> SUPPLIED MATERIAL:
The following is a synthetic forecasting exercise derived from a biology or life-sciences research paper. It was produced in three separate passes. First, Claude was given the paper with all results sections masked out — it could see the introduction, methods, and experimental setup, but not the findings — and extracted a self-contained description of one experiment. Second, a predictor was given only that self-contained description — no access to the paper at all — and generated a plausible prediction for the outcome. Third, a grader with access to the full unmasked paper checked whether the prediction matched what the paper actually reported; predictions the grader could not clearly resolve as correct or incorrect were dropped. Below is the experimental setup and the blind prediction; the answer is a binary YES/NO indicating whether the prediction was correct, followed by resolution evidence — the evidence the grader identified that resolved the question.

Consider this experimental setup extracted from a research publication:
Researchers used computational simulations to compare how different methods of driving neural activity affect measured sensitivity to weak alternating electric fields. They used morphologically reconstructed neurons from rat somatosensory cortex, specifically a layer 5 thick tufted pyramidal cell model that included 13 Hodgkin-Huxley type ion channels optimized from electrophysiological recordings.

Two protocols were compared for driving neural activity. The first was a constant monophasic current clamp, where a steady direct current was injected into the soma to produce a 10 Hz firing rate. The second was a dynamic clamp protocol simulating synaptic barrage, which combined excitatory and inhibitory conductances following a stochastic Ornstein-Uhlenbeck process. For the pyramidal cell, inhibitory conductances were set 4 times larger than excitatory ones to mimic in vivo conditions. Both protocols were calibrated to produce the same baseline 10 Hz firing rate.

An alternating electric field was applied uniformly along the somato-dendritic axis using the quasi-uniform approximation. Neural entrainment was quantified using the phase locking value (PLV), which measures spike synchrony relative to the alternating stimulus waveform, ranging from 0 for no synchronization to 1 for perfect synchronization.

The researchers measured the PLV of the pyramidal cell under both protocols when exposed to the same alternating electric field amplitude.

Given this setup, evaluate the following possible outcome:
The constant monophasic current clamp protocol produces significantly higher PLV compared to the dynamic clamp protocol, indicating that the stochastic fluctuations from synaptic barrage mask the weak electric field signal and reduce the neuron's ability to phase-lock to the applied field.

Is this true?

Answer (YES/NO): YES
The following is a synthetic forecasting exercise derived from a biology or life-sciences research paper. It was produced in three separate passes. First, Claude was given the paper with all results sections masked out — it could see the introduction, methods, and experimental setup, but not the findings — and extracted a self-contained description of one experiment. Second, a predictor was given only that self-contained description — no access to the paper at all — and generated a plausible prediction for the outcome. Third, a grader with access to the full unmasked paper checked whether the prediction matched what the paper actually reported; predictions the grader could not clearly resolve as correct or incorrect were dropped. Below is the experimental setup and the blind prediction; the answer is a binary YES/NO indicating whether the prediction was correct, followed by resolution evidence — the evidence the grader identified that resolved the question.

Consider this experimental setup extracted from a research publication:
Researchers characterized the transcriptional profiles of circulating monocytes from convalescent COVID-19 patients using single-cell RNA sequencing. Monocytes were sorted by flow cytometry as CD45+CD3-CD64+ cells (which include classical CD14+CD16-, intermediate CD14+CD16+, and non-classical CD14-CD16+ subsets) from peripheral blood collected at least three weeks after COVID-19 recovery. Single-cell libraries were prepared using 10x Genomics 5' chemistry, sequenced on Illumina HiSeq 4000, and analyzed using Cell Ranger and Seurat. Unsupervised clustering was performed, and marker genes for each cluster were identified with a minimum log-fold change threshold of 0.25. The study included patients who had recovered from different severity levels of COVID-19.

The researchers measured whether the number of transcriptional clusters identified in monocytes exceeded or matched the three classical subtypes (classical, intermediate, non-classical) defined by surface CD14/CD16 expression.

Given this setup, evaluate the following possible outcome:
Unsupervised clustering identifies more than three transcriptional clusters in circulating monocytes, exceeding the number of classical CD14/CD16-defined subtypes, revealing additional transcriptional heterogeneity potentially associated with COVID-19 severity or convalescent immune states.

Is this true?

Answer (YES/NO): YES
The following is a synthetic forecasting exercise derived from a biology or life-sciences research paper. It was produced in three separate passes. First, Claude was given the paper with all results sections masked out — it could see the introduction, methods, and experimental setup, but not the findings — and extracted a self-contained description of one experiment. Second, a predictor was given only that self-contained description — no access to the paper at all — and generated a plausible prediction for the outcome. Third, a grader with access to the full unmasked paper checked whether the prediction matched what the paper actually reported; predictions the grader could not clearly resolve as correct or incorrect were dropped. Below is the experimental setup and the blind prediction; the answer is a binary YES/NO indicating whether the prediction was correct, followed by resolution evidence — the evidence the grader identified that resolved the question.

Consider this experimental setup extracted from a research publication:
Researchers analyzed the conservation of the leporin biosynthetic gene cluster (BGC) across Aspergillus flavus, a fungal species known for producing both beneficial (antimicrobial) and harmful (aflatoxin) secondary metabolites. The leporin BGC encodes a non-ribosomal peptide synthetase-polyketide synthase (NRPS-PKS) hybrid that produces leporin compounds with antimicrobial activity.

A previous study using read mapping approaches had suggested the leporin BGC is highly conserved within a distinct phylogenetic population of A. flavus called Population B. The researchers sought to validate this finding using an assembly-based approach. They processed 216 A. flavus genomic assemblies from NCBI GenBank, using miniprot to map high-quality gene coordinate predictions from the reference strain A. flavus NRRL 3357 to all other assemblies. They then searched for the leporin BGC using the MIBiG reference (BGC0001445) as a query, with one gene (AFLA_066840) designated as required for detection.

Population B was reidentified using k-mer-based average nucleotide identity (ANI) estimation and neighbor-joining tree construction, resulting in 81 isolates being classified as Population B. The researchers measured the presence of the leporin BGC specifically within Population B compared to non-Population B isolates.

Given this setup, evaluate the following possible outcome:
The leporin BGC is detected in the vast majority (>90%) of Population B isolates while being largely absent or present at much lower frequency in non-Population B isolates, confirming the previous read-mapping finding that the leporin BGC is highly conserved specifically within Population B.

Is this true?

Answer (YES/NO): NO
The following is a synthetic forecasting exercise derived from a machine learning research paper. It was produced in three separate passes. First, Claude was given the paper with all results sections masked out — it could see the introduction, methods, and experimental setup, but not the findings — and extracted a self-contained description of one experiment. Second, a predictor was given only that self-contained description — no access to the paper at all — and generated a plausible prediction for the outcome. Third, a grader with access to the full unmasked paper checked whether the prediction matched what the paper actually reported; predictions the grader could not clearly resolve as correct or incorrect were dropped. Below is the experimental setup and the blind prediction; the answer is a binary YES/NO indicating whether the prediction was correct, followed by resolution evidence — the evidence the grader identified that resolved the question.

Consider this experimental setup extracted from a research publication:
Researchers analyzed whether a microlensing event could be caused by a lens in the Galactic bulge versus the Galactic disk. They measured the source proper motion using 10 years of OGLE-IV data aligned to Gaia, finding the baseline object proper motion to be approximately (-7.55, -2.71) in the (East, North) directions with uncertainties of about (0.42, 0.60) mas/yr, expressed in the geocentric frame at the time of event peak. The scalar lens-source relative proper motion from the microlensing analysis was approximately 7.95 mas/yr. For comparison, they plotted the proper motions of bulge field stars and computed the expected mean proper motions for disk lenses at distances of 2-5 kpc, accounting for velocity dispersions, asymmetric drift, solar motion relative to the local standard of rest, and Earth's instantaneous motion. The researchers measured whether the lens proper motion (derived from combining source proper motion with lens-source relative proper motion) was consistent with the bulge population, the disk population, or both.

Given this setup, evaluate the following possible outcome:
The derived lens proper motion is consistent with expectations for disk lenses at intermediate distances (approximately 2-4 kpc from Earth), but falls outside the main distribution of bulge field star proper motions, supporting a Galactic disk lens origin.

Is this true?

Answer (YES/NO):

> WHAT IS NEEDED: Make a word-for-word transcription of the listing above.

> FINISHED TASK:
The following is a synthetic forecasting exercise derived from a biology or life-sciences research paper. It was produced in three separate passes. First, Claude was given the paper with all results sections masked out — it could see the introduction, methods, and experimental setup, but not the findings — and extracted a self-contained description of one experiment. Second, a predictor was given only that self-contained description — no access to the paper at all — and generated a plausible prediction for the outcome. Third, a grader with access to the full unmasked paper checked whether the prediction matched what the paper actually reported; predictions the grader could not clearly resolve as correct or incorrect were dropped. Below is the experimental setup and the blind prediction; the answer is a binary YES/NO indicating whether the prediction was correct, followed by resolution evidence — the evidence the grader identified that resolved the question.

Consider this experimental setup extracted from a research publication:
Researchers used computational simulations to compare how different methods of driving neural activity affect measured sensitivity to weak alternating electric fields. They used morphologically reconstructed neurons from rat somatosensory cortex, specifically a layer 5 thick tufted pyramidal cell model that included 13 Hodgkin-Huxley type ion channels optimized from electrophysiological recordings.

Two protocols were compared for driving neural activity. The first was a constant monophasic current clamp, where a steady direct current was injected into the soma to produce a 10 Hz firing rate. The second was a dynamic clamp protocol simulating synaptic barrage, which combined excitatory and inhibitory conductances following a stochastic Ornstein-Uhlenbeck process. For the pyramidal cell, inhibitory conductances were set 4 times larger than excitatory ones to mimic in vivo conditions. Both protocols were calibrated to produce the same baseline 10 Hz firing rate.

An alternating electric field was applied uniformly along the somato-dendritic axis using the quasi-uniform approximation. Neural entrainment was quantified using the phase locking value (PLV), which measures spike synchrony relative to the alternating stimulus waveform, ranging from 0 for no synchronization to 1 for perfect synchronization.

The researchers measured the PLV of the pyramidal cell under both protocols when exposed to the same alternating electric field amplitude.

Given this setup, evaluate the following possible outcome:
The constant monophasic current clamp protocol produces significantly higher PLV compared to the dynamic clamp protocol, indicating that the stochastic fluctuations from synaptic barrage mask the weak electric field signal and reduce the neuron's ability to phase-lock to the applied field.

Is this true?

Answer (YES/NO): YES
The following is a synthetic forecasting exercise derived from a biology or life-sciences research paper. It was produced in three separate passes. First, Claude was given the paper with all results sections masked out — it could see the introduction, methods, and experimental setup, but not the findings — and extracted a self-contained description of one experiment. Second, a predictor was given only that self-contained description — no access to the paper at all — and generated a plausible prediction for the outcome. Third, a grader with access to the full unmasked paper checked whether the prediction matched what the paper actually reported; predictions the grader could not clearly resolve as correct or incorrect were dropped. Below is the experimental setup and the blind prediction; the answer is a binary YES/NO indicating whether the prediction was correct, followed by resolution evidence — the evidence the grader identified that resolved the question.

Consider this experimental setup extracted from a research publication:
Researchers characterized the transcriptional profiles of circulating monocytes from convalescent COVID-19 patients using single-cell RNA sequencing. Monocytes were sorted by flow cytometry as CD45+CD3-CD64+ cells (which include classical CD14+CD16-, intermediate CD14+CD16+, and non-classical CD14-CD16+ subsets) from peripheral blood collected at least three weeks after COVID-19 recovery. Single-cell libraries were prepared using 10x Genomics 5' chemistry, sequenced on Illumina HiSeq 4000, and analyzed using Cell Ranger and Seurat. Unsupervised clustering was performed, and marker genes for each cluster were identified with a minimum log-fold change threshold of 0.25. The study included patients who had recovered from different severity levels of COVID-19.

The researchers measured whether the number of transcriptional clusters identified in monocytes exceeded or matched the three classical subtypes (classical, intermediate, non-classical) defined by surface CD14/CD16 expression.

Given this setup, evaluate the following possible outcome:
Unsupervised clustering identifies more than three transcriptional clusters in circulating monocytes, exceeding the number of classical CD14/CD16-defined subtypes, revealing additional transcriptional heterogeneity potentially associated with COVID-19 severity or convalescent immune states.

Is this true?

Answer (YES/NO): YES
The following is a synthetic forecasting exercise derived from a biology or life-sciences research paper. It was produced in three separate passes. First, Claude was given the paper with all results sections masked out — it could see the introduction, methods, and experimental setup, but not the findings — and extracted a self-contained description of one experiment. Second, a predictor was given only that self-contained description — no access to the paper at all — and generated a plausible prediction for the outcome. Third, a grader with access to the full unmasked paper checked whether the prediction matched what the paper actually reported; predictions the grader could not clearly resolve as correct or incorrect were dropped. Below is the experimental setup and the blind prediction; the answer is a binary YES/NO indicating whether the prediction was correct, followed by resolution evidence — the evidence the grader identified that resolved the question.

Consider this experimental setup extracted from a research publication:
Researchers analyzed the conservation of the leporin biosynthetic gene cluster (BGC) across Aspergillus flavus, a fungal species known for producing both beneficial (antimicrobial) and harmful (aflatoxin) secondary metabolites. The leporin BGC encodes a non-ribosomal peptide synthetase-polyketide synthase (NRPS-PKS) hybrid that produces leporin compounds with antimicrobial activity.

A previous study using read mapping approaches had suggested the leporin BGC is highly conserved within a distinct phylogenetic population of A. flavus called Population B. The researchers sought to validate this finding using an assembly-based approach. They processed 216 A. flavus genomic assemblies from NCBI GenBank, using miniprot to map high-quality gene coordinate predictions from the reference strain A. flavus NRRL 3357 to all other assemblies. They then searched for the leporin BGC using the MIBiG reference (BGC0001445) as a query, with one gene (AFLA_066840) designated as required for detection.

Population B was reidentified using k-mer-based average nucleotide identity (ANI) estimation and neighbor-joining tree construction, resulting in 81 isolates being classified as Population B. The researchers measured the presence of the leporin BGC specifically within Population B compared to non-Population B isolates.

Given this setup, evaluate the following possible outcome:
The leporin BGC is detected in the vast majority (>90%) of Population B isolates while being largely absent or present at much lower frequency in non-Population B isolates, confirming the previous read-mapping finding that the leporin BGC is highly conserved specifically within Population B.

Is this true?

Answer (YES/NO): NO
The following is a synthetic forecasting exercise derived from a machine learning research paper. It was produced in three separate passes. First, Claude was given the paper with all results sections masked out — it could see the introduction, methods, and experimental setup, but not the findings — and extracted a self-contained description of one experiment. Second, a predictor was given only that self-contained description — no access to the paper at all — and generated a plausible prediction for the outcome. Third, a grader with access to the full unmasked paper checked whether the prediction matched what the paper actually reported; predictions the grader could not clearly resolve as correct or incorrect were dropped. Below is the experimental setup and the blind prediction; the answer is a binary YES/NO indicating whether the prediction was correct, followed by resolution evidence — the evidence the grader identified that resolved the question.

Consider this experimental setup extracted from a research publication:
Researchers analyzed whether a microlensing event could be caused by a lens in the Galactic bulge versus the Galactic disk. They measured the source proper motion using 10 years of OGLE-IV data aligned to Gaia, finding the baseline object proper motion to be approximately (-7.55, -2.71) in the (East, North) directions with uncertainties of about (0.42, 0.60) mas/yr, expressed in the geocentric frame at the time of event peak. The scalar lens-source relative proper motion from the microlensing analysis was approximately 7.95 mas/yr. For comparison, they plotted the proper motions of bulge field stars and computed the expected mean proper motions for disk lenses at distances of 2-5 kpc, accounting for velocity dispersions, asymmetric drift, solar motion relative to the local standard of rest, and Earth's instantaneous motion. The researchers measured whether the lens proper motion (derived from combining source proper motion with lens-source relative proper motion) was consistent with the bulge population, the disk population, or both.

Given this setup, evaluate the following possible outcome:
The derived lens proper motion is consistent with expectations for disk lenses at intermediate distances (approximately 2-4 kpc from Earth), but falls outside the main distribution of bulge field star proper motions, supporting a Galactic disk lens origin.

Is this true?

Answer (YES/NO):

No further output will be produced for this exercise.